▸ **Task description**:
Write out the listing below again, precisely as it is given.

▸ **Records for the task**:
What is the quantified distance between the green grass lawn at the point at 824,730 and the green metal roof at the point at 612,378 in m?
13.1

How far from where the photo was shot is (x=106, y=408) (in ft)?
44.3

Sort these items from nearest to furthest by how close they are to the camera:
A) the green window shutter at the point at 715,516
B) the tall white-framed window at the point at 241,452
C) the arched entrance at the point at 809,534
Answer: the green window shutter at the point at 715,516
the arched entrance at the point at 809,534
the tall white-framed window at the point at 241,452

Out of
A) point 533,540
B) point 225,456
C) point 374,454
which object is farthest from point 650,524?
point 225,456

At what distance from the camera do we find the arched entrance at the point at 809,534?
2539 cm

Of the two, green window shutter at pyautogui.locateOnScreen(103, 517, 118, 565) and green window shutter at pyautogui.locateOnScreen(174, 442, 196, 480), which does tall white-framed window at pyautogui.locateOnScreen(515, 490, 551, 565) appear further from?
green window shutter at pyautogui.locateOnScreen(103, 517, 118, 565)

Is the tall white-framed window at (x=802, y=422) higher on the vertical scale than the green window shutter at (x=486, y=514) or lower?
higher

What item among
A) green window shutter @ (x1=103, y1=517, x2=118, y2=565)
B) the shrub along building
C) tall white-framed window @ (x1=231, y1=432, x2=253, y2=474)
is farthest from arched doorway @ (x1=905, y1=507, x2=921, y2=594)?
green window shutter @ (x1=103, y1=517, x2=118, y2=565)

▸ **Solved problem**:
What is the quantified distance between the green grass lawn at the point at 824,730 and the green metal roof at the point at 612,378 in m?
13.1

How far from where the photo was shot is (x=106, y=408) (in ft)?
44.3

Sort these items from nearest to furthest by how close they are to the camera:
A) the green window shutter at the point at 715,516
B) the tall white-framed window at the point at 241,452
C) the arched entrance at the point at 809,534
Answer: the green window shutter at the point at 715,516
the arched entrance at the point at 809,534
the tall white-framed window at the point at 241,452

Out of
A) point 533,540
B) point 225,456
C) point 374,454
which object is farthest from point 650,524?
point 225,456

At what distance from the camera do we find the arched entrance at the point at 809,534?
2539 cm

Of the two, green window shutter at pyautogui.locateOnScreen(103, 517, 118, 565) and green window shutter at pyautogui.locateOnScreen(174, 442, 196, 480), which does tall white-framed window at pyautogui.locateOnScreen(515, 490, 551, 565) appear further from?
green window shutter at pyautogui.locateOnScreen(103, 517, 118, 565)

Is the tall white-framed window at (x=802, y=422) higher on the vertical scale than the green window shutter at (x=486, y=514) or lower?
higher

What item among
A) green window shutter @ (x1=103, y1=517, x2=118, y2=565)
B) the shrub along building
C) tall white-framed window @ (x1=231, y1=432, x2=253, y2=474)
is farthest from arched doorway @ (x1=905, y1=507, x2=921, y2=594)?
green window shutter @ (x1=103, y1=517, x2=118, y2=565)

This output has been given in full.